Later info read at TechSpot: Adobe offering Creative Suite 2 for free, but they didn't mean to. Near as I can tell, they -permanently turned off the activation servers used by this CS2 Suite a month ago. Existing customers owning that suite still need to be able to reinstall that software on occasion but could no longer do this without the servers. Consequently Adobe put up that page with altered versions that no longer require activation for use by these existing customers.

The page is still live and will likely remain live. For people that do not own these versions ( the CS2 Suite or the individual standalone versions ) you are on the honor system to not use them!
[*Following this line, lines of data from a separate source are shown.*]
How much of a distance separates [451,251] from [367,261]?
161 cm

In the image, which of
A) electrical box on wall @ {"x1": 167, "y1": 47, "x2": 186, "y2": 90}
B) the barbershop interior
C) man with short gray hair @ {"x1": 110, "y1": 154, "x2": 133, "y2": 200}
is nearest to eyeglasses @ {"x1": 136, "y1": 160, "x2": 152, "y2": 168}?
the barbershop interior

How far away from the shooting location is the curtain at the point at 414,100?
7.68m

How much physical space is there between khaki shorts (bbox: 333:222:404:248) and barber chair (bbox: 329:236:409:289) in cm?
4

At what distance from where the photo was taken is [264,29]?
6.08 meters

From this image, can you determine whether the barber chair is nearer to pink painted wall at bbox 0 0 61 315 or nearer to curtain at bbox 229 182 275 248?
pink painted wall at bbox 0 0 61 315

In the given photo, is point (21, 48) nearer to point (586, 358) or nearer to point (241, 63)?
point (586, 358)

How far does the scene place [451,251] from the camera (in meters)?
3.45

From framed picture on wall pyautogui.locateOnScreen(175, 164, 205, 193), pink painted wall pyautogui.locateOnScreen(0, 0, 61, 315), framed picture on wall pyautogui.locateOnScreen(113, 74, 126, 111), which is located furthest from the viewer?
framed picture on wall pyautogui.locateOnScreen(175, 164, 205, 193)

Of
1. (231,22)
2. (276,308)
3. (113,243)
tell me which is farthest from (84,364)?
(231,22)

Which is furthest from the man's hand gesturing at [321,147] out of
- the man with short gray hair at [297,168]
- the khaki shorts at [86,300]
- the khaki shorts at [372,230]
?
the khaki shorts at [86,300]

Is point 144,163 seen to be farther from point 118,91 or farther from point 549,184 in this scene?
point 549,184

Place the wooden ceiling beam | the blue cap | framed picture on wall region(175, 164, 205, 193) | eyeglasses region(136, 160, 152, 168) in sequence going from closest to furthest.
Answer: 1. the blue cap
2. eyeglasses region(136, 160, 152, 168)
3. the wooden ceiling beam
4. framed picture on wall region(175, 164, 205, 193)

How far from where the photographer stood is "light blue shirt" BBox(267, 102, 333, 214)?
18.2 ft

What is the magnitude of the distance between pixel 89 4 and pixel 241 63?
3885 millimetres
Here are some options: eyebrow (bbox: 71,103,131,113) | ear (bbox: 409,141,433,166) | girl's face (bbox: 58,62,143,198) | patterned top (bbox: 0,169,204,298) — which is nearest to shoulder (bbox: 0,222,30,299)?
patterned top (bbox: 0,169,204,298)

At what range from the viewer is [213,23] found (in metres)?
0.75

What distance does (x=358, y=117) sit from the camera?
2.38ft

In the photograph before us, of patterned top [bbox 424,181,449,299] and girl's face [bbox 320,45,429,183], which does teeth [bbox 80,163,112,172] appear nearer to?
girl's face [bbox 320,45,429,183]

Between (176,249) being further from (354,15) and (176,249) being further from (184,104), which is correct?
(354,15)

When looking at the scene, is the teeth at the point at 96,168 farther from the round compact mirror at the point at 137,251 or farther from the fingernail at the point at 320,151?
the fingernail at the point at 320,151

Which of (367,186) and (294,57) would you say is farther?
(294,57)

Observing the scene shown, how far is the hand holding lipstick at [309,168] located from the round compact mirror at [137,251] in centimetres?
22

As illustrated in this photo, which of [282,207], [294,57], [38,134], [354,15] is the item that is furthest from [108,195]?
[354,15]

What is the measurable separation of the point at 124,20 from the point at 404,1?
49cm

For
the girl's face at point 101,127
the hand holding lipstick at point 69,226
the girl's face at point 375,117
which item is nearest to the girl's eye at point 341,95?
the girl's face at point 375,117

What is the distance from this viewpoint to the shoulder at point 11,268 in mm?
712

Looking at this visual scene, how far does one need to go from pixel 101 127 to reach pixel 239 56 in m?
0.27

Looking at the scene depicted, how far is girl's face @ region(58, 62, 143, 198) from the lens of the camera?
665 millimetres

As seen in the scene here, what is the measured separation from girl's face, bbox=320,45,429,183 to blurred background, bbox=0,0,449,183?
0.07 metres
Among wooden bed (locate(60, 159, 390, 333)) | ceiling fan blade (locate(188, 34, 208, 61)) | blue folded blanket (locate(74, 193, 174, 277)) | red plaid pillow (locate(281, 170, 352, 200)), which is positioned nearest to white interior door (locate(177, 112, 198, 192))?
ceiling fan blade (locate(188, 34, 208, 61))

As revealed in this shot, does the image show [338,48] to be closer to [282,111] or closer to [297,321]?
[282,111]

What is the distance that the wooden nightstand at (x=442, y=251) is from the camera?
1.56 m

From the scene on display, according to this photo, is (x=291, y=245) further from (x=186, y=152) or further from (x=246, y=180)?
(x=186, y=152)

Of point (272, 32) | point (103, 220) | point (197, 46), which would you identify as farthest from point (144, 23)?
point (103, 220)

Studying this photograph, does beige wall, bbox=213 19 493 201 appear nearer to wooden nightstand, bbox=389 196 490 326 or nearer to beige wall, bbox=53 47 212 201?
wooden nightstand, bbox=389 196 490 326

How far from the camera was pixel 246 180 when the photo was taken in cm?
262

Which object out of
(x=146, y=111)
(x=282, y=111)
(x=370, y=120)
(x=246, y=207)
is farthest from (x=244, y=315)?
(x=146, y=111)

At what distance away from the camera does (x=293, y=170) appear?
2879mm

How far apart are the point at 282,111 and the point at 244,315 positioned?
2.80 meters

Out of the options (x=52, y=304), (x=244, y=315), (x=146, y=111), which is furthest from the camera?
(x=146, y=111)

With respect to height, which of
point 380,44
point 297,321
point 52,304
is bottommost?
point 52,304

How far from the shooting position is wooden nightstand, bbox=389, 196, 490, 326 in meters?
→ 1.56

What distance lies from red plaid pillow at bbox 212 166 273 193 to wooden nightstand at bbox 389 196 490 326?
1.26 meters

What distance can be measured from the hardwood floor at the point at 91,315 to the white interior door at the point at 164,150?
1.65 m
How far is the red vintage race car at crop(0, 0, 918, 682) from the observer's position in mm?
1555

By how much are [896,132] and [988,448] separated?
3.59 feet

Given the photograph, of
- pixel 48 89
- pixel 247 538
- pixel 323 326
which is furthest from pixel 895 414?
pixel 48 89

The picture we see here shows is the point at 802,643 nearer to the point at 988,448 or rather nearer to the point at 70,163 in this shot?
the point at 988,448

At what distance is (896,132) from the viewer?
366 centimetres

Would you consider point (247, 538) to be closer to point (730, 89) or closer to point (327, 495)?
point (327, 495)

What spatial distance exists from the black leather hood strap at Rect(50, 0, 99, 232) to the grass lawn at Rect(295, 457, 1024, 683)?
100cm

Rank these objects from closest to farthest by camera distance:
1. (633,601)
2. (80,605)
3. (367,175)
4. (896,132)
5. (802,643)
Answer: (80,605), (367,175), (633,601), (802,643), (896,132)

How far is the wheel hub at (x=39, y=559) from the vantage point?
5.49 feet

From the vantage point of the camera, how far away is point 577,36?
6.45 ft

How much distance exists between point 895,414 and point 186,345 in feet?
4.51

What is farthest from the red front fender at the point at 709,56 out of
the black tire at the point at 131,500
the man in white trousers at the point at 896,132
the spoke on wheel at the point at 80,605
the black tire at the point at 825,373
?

This is indeed a very unusual situation. Adobe is between a rock and a hard place and had to choose whether to simply abandon those customers by killing the servers in effect killing the software should it ever require re-activation, or just place non-activated versions of the software available on a public server which no longer even requires a sign-in. Many long-timers may remember that this was discussed when "Activation" first became popular around 2000 with Office and then Windows XP. The logistics of how to handle the inevitable future scenario of maintaining activating servers "forever" was one of the arguments against this style of DRM. Now we have just witnessed the choice made by one company, Adobe, and I think they made the right choice, the customer friendly choice.

We are left to ponder, what will Microsoft do? The right thing or the wrong thing?